Extracted text:

----------

10 ways to get more done in a day
When it comes to being productive on projects, even small changes can make a big difference. Here are ten tried-and-true tips for making the most of each day.
BY EMMA HAAK
For quick, clear questions or short directives, email is king, says Sean Whitaker, PMP, project management lecturer at Christchurch Polytechnic Institute of Technology, Christchurch, New Zealand. But if you find yourself going back and forth with team members in an effort to resolve an issue, it's time to talk, not type. “I’ve learned that one phone call can often replace 10 emails,” he says.
Talking isn't only faster—it can iron out miscommunication before it manifests into major problems. “Whenever I detect an undertone such as sarcasm or anger in an email, I never respond by email,” says Maja Ferle, PMI-ACP, PMP, a Ljubljana, Slovenia-based project management practice leader at software maker SAS. “I usually telephone the sender and ask him or her to clarify, which allows me to get a clearer understanding of his or her motives. We can resolve minor issues in passing, not having to explain them in lengthy emails.”
“Whenever I detect an undertone such as sarcasm or anger in an email…I usually telephone the sender and ask him or her to clarify.”
—Maja Ferle, PMI-ACP, PMP, SAS, Ljubljana, Slovenia
Barreling through a project's to-do list might make you feel hyper-productive, but research shows that you may actually be more efficient if you build in breaks for fun. In a study at the National University of Singapore, participants were asked to complete a rote 20-minute task, then were assigned to one of three activities: completing a 10-minute task, sitting quietly or surfing the web. When asked to complete another assignment, the group that had spent unfocused time online was significantly more productive than the other two groups. Its members also reported lower levels of mental exhaustion and boredom.
Seated meetings are longer
by an average of
than standing meetings, without
being more effective.
Source: Journal of Applied Psychology
To keep project teams focused and efficient, Jeff Bezos, founder and CEO of online retailer Amazon, established a two-pizza rule: Teams are limited to seven people— generally the number of team members that can split two pizzas for lunch. His rule of thumb has since spread to other tech companies.
“On a large team, project managers typically have more diversity to manage, as well as many more lines of communication that can get crossed,” says Colin McCall-Peat, PMP, a consultant for the project portfolio office at Post Vision Technology, Johannesburg, South Africa. “It's also far more difficult to keep everyone up-to-date with all aspects of the project, simply due to the logistics and costs of regular feedback meetings with a large team.”
Take a tip from many agile teams and ditch the weekly sit-down status meetings in favor of short, daily check-ins where everyone stands. Seated meetings are longer than standing meetings—by 34 percent, on average, according to a study in the Journal of Applied Psychology—without being more effective.
Projects that require more than a handful of team members may benefit from being broken down into sub-projects with sub-teams.
“A large team makes communication rather inefficient,” says Neda Akbarzadeh, PMP, operations performance analyst for the U.S. Department of the Navy in Annapolis, Maryland, USA. “Instead, assign team leads to groups of five or less, and stay in constant communication with the team leads to address unresolved issues.”

----------

Information shown:

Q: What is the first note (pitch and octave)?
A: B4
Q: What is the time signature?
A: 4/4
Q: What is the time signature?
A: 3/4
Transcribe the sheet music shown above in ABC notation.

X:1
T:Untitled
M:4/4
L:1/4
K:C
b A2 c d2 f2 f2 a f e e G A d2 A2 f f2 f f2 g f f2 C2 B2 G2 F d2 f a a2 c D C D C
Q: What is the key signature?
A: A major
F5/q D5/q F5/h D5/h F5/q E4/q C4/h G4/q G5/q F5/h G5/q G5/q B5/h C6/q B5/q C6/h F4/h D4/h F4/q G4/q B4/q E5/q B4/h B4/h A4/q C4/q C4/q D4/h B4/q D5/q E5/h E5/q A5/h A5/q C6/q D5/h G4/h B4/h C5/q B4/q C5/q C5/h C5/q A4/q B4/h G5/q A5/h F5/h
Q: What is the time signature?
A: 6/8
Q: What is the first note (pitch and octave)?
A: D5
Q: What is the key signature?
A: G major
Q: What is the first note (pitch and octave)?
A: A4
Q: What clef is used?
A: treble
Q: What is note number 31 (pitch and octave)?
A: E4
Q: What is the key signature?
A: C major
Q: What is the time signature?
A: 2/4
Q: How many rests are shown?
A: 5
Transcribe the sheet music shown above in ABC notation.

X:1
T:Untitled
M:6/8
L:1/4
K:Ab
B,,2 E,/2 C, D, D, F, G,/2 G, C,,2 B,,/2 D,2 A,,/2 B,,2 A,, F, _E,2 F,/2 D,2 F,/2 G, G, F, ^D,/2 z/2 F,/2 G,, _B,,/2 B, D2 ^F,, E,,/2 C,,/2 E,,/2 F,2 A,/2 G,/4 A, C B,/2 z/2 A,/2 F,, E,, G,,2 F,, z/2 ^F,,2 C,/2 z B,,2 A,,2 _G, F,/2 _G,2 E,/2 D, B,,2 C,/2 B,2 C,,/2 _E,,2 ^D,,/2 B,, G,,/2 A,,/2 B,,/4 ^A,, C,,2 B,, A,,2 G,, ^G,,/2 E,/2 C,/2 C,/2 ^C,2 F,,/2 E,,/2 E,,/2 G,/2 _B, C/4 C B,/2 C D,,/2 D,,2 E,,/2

----------

Exercise set:
A. In the productivity article, what is the stretch from "Take a tip from" through "Psychology—without being more effective."? Give it again word for word.
B. According to the productivity article, why does Maja Ferle telephone the sender instead of replying by email when she detects sarcasm or anger in an email? Answer in one to three sentences.

Answers for the tasks:
A.
Take a tip from many agile teams and ditch the weekly sit-down status meetings in favor of short, daily check-ins where everyone stands. Seated meetings are longer than standing meetings—by 34 percent, on average, according to a study in the Journal of Applied Psychology—without being more effective.

B. Calling lets her ask the sender to clarify, which gives her a clearer understanding of the sender's motives. It also lets minor issues be resolved in passing without explaining them in lengthy emails.